Please resume the advice on phoning hiring managers, picking up right after its final sentence.

* Extract
++++++++++
If you feel awkward and don’t want to come off as presumptuous, turn the discussion away from sounding like a pitch for a job.

How to Say It #3

“I have an interest in your industry. I’m not sending out resumes because I’m not applying for jobs, but people regard your company is a shining light in its industry. I’d like to learn more about [marketing, engineering, etc.] in your company, perhaps about your own department’s needs and about what you do before I apply for a job.”

If you’ve done your homework and spoken with insiders, you have three or four names to drop. Most managers will not ignore personal referrals, even if they don’t have an open job right now. More important, those people that referred you also tutored you in the manager’s business just enough that you’ve been able to formulate some good questions for a productive conversation.

Here’s a potent way to show the manager that you’re the one taking a risk.

How to Say It #4

“I don’t like applying for any job until I have learned enough to be able to go into the interview and demonstrate, hands down, how I can specifically contribute to the bottom line. If I can’t flesh out a plan, I wouldn’t expect any manager to interview me. I’m trying to develop that kind of understanding.”

Don’t ask for a meeting yet. Don’t hog the call. Be brief. Do not recite your resume or credentials! Let the manager talk. Whatever the manager might share with you, ask for a meeting shorter than any job interview; short enough that the manager may actually squeeze you in.

How to Say It #5

“Would you have fifteen minutes for me to stop by so I can get a little more insight about your operation, and about the work you hire people to do? I know you’re busy. I’ll be gone after fifteen minutes.”

Not many managers get phone calls like that. You’re clearly not asking for a job interview.

If you really want to be bold, try this.

How to Say It #6

“Look, I know you might think that I’m coming to you from out of left field, and if I seem like a know-it-all, please pardon me. So-and-so and so-and-so were kind enough to educate me about your company’s business. I’ve spent quite a bit of time trying to get a sense of how I might be able to contribute something to your operation. I’ve put together a very brief business plan I’d like to show you.”

(In the next edition, we’ll discuss how to create this “business plan for a job” that you can use both in your preliminary talk with the hiring manager and in your job interview.)

There’s another version of this you might like better. Can you see the powerful spin on it?
++++++++++
* Information provided
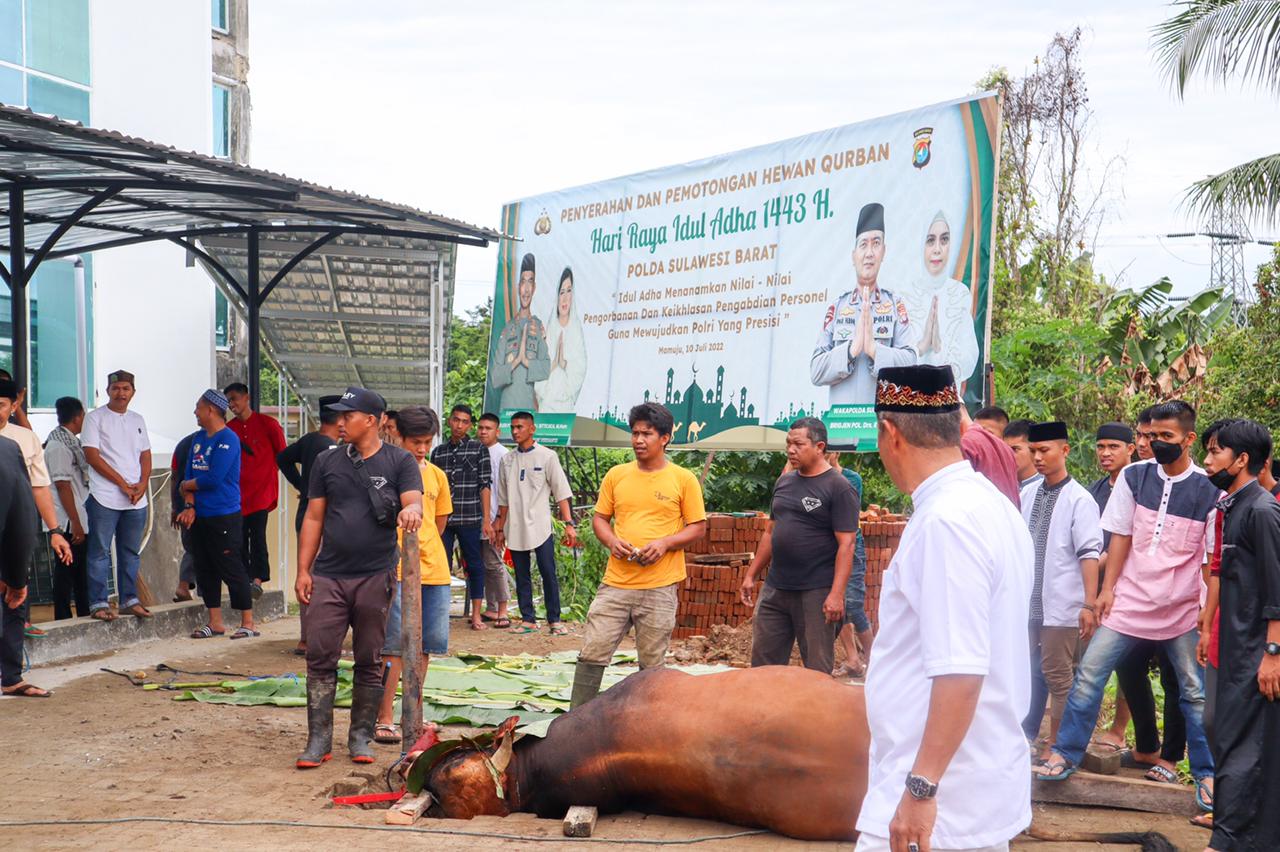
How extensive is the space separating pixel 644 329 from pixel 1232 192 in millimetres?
++++++++++
* Output
How to Say It #7

“It’s a fifteen-minute presentation. If you’ve got fifteen minutes for me, I’d like to come by your office. If after five minutes you don’t like what I have to say, stop me and I’ll leave, no questions asked. I’m not here to waste your time, I’m here because so-and-so suggested I speak with you — and because I think I can help you. But in any case, I won’t take more than fifteen minutes of your time. Promise.”

If you cobble together an approach from these suggestions, and a manager blows you off, it’s probably not a place you want to work. That’s not sour grapes. A manager who has time only for scripted interviews with people unknown isn’t a good business person.

Talk with the hiring manager before you apply for a job

To establish yourself as worthy of a manager’s interest, you must completely bypass the conventional recruiting and interview script. You must stand out from all other candidates. You must earn the inside edge by earning referrals and tutoring from people the manager knows and trusts.

There is no resume. There is no interview. The opportunity before you is driven by who knows you. Someone the manager knows. It’s driven by talking shop outside the job hunting and hiring script we all know and hate.

This is the substantive contact you need, and you should create it well before any job interview. This is your new script for talking about an opportunity, and these are some suggestions for how to say it.

How would you re-cast my suggested “how to say its” for your own use? Does this give you any other ideas about how to gain an edge over your competition, and how to position yourself? Does it make sense that, to stand out, you must do something “stand-0ut” before you apply for a job or go to a job interview?